Creíamos que la luz lo hacía todo, pero científicos gallegos descubren que la oscuridad también puede construir moléculas y materia

Concepto de luz y oscuridad. Fotografía: Freepik
Concepto de luz y oscuridad. Fotografía: Freepik
  • Naiara Philpotts
  • Editora formada en la Universidad de Buenos Aires, con posgrado en lectura crítica. Escribo sobre ciencia, tecnología y actualidad. Soy escritora de novelas y gran aficionada a la ciencia ficción.

Durante décadas, la química asumió que la luz era el único motor capaz de ordenar la materia a escala molecular; sin embargo, un equipo del CiQUS (Centro Singular de Investigación en Química Biológica y Materiales Moleculares), en Galicia, ha comprobado ahora que la oscuridad también puede construir. Sus periodos de sombra funcionan como una fase activa dentro de la formación de nuevas estructuras.

El hallazgo parte de unos péptidos fotosensibles, unas moléculas capaces de autoensamblarse y de reorganizar su forma cuando reciben luz. El trabajo se publicó en la revista científica Angewandte Chemie en junio de 2026 y se apoya en una colaboración internacional entre tres centros de investigación.

La oscuridad también construye moléculas y materia, según el CiQUS

Cuando estos péptidos reciben luz de forma continua, se agrupan en varias formas distintas y poco definidas. El resultado es un conjunto de estructuras polimórficas, es decir, varios ordenamientos que coexisten sin un patrón único. Al alternar periodos de luz y de oscuridad, en cambio, el sistema termina por seleccionar una sola arquitectura, más ordenada y más resistente.

La clave está en lo que sucede sin luz. Durante la sombra, las moléculas relajan las tensiones internas que habían acumulado, corrigen sus defectos y prueban configuraciones más favorables. Ese descanso permite alcanzar la disposición más estable desde el punto de vista energético, algo que la iluminación permanente impide por completo.

Los ciclos de luz y sombra que imitan el ritmo natural del día y la noche

La idea se inspira en los ciclos de luz y sombra que marcan el día y la noche en la naturaleza. Muchos procesos biológicos dependen de esa alternancia regular, y no de una fuente de energía constante que nunca se detiene. El equipo trasladó ese mismo ritmo al laboratorio.

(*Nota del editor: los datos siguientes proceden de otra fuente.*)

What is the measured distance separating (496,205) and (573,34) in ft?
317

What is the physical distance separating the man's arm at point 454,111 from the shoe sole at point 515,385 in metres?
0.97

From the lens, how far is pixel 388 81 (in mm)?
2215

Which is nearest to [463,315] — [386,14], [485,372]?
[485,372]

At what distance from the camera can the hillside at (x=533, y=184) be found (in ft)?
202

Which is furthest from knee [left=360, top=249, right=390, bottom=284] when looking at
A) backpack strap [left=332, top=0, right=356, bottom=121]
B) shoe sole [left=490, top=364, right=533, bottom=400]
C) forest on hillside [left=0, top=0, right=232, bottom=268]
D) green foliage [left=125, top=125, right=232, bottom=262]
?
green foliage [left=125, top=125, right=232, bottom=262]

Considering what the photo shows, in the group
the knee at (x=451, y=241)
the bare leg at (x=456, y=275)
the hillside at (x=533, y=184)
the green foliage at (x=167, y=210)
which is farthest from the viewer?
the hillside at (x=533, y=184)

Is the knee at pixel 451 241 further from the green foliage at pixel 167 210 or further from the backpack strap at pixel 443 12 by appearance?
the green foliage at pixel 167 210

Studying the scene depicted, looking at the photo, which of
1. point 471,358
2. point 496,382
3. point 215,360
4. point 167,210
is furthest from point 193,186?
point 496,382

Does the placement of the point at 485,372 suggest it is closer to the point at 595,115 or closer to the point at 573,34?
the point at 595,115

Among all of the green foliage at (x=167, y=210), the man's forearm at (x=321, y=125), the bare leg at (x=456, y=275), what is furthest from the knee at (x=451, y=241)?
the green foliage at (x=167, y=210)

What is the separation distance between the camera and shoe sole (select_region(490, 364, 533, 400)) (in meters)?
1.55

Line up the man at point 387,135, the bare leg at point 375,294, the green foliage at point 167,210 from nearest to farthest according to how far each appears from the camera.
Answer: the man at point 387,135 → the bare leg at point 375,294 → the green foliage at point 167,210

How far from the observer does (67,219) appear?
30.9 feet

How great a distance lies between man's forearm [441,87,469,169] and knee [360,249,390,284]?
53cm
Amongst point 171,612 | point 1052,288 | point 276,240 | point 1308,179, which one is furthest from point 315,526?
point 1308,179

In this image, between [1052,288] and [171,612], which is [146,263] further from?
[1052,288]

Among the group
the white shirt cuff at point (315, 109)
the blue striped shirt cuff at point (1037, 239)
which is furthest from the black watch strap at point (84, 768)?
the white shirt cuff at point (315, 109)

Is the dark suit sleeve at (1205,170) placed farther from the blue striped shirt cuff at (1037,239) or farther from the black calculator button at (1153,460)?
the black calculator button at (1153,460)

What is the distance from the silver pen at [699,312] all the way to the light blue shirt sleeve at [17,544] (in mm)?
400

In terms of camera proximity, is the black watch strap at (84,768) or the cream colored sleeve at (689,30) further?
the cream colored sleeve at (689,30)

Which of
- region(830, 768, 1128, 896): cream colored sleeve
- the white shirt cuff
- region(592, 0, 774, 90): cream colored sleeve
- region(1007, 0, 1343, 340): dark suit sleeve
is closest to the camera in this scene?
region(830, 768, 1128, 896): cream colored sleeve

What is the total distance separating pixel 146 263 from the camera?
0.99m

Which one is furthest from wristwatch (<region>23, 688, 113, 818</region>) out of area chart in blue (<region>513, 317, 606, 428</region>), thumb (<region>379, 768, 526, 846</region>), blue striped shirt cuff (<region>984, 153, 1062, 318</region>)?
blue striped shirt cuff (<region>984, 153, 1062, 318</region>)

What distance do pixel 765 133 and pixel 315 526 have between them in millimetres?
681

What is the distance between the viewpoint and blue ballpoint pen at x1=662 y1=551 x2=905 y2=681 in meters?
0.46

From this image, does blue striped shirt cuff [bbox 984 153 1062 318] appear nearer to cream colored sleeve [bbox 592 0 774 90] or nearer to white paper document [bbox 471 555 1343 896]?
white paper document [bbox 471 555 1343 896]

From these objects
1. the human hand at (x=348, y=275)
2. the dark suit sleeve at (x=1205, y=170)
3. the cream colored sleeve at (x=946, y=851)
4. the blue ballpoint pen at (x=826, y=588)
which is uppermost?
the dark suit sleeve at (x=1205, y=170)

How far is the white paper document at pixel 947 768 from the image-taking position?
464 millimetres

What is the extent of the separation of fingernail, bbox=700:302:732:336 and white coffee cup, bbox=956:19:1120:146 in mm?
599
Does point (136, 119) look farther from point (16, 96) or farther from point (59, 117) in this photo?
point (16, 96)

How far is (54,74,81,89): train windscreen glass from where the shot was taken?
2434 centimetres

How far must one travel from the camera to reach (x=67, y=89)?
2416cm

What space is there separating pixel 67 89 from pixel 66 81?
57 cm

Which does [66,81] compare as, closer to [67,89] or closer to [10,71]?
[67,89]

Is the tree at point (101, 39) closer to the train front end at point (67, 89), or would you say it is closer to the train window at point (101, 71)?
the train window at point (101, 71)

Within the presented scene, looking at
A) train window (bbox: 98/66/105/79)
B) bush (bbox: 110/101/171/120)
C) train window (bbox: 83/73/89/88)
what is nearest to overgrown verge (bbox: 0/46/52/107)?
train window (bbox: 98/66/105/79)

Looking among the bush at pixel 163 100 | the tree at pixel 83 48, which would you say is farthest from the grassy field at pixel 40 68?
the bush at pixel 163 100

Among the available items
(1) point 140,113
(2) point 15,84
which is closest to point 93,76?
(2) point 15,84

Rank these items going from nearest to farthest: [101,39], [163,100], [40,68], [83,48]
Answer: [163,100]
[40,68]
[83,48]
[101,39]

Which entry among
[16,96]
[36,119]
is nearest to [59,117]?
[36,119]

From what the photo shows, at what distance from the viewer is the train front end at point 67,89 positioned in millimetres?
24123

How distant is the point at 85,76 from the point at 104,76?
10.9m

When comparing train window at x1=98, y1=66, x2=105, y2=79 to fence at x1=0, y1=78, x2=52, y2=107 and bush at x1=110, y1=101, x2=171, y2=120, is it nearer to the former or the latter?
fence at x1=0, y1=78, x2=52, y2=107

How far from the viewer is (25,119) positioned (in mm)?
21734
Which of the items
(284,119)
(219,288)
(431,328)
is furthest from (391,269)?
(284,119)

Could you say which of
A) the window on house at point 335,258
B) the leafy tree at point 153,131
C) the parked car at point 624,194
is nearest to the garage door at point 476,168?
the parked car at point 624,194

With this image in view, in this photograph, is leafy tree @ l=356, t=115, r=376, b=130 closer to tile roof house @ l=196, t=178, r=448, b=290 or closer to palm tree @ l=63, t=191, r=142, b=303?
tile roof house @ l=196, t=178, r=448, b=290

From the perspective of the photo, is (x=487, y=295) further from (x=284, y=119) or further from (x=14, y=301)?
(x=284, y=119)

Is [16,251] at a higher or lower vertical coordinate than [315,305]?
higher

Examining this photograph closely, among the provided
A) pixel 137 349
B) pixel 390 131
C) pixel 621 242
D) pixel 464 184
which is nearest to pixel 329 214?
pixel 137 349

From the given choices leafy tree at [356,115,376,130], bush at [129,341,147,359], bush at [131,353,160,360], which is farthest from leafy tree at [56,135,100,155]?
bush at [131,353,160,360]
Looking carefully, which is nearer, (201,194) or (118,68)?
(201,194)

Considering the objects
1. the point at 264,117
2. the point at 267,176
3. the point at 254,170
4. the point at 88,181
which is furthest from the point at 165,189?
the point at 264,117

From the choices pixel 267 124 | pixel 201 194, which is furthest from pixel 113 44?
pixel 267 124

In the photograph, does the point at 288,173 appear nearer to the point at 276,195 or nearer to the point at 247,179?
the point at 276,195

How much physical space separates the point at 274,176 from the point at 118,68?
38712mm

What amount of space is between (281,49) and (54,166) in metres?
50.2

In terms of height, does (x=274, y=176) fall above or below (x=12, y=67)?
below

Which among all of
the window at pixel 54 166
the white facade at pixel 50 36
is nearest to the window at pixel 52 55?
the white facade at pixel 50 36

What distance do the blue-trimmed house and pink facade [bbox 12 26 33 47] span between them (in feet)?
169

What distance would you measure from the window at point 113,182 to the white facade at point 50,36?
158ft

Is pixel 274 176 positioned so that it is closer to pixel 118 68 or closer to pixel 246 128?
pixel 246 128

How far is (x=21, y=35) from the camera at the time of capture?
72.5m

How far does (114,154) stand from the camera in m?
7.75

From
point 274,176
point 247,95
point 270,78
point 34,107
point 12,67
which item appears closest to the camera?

Para lograrlo, los investigadores suministraron la energía luminosa de forma intermitente. Al reproducir el paso del día a la noche, la fase de oscuridad activó procesos de reorganización que no aparecían bajo una luz fija. La ausencia de luz dejó de ser un vacío y pasó a ser el momento en el que el material encuentra su mejor forma.

La investigación española con colaboración internacional

Desde el CiQUS participaron los investigadores Javier Montenegro, investigador Oportunius del Departamento de Química Orgánica de la Universidad de Santiago de Compostela y coordinador del trabajo, Patricia Fulías-Guzmán, investigadora predoctoral del mismo grupo de Química de Sistemas, y Adrián Sánchez Fernández. El primer autor es Alejandro Méndez-Ardoy, investigador del Instituto de Investigaciones Químicas (CSIC-Universidad de Sevilla).

El estudio se completó con la colaboración internacional del Instituto Stratingh de Química de la Universidad de Groninga, en los Países Bajos, y el Instituto de Investigaciones Químicas (CSIC-Universidad de Sevilla).

El CiQUS trabaja desde hace años con nanomateriales sensibles a la luz, un campo con aplicaciones en la liberación controlada de fármacos. Este resultado añade una variable poco explorada, ya que demuestra que el tiempo que un material pasa a oscuras condiciona la estructura final que adopta.

El papel oculto de la oscuridad en el diseño de nuevos materiales

El descubrimiento cambia la manera de diseñar materiales que responden a la luz. Controlar los tiempos de sombra permitiría dirigir la formación de estructuras concretas, sin depender solo de la intensidad o la duración de la iluminación. La oscuridad se convierte así en una herramienta de diseño.

El trabajo del equipo gallego apunta a que el reposo tiene un valor propio en el mundo molecular. Lejos de frenar el proceso, la falta de luz ofrece a las moléculas el margen que necesitan para corregirse y asentarse en su forma más estable.

«El trabajo aporta una nueva perspectiva sobre cómo la discontinuidad de la energía puede influir en la complejidad de cualquier sistema molecular», afirma el investigador de la Universidad de Santiago de Compostela. «No solo importa la presencia de luz o energía; también importa cuándo desaparece».